Exercise materials

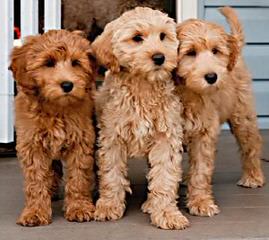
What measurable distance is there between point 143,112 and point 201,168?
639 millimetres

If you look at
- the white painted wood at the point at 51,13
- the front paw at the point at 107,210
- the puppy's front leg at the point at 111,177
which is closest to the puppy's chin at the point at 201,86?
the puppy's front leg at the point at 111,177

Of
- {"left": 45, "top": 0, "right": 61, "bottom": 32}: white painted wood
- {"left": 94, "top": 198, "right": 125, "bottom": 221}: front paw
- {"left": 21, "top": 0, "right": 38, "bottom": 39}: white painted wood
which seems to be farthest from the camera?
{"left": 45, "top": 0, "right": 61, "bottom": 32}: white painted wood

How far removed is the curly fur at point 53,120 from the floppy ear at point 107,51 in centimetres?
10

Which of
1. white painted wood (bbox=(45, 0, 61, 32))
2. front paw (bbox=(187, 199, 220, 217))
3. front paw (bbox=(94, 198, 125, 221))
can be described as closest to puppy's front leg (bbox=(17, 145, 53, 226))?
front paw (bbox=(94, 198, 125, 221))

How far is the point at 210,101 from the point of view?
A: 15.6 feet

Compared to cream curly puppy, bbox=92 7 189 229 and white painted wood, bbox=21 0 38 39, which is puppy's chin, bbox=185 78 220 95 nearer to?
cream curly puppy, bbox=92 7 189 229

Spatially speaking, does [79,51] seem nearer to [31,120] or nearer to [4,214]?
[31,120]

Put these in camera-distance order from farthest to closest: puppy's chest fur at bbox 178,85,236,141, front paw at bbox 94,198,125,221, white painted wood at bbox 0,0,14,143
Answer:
---
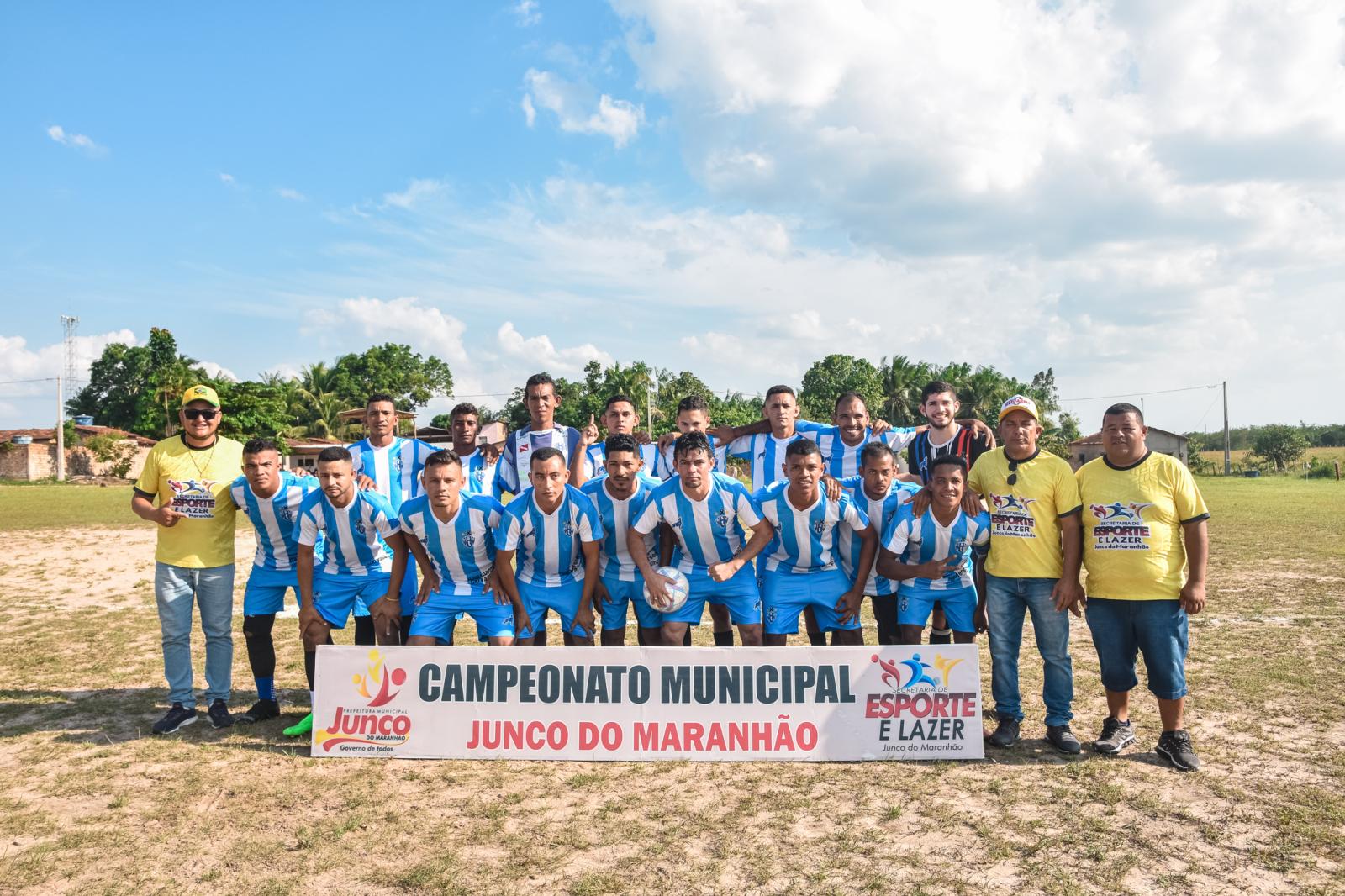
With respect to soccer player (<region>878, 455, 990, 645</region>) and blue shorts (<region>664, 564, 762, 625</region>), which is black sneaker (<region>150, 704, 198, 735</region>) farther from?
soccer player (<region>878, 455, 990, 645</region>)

Problem to work on
Copy out everything in the first block of entries from the line containing "What measurable distance" down to the line containing "639 millimetres", keeping every character unchanged.

Answer for this exercise
What measurable distance is there between point 143,112 and point 201,168?
639 millimetres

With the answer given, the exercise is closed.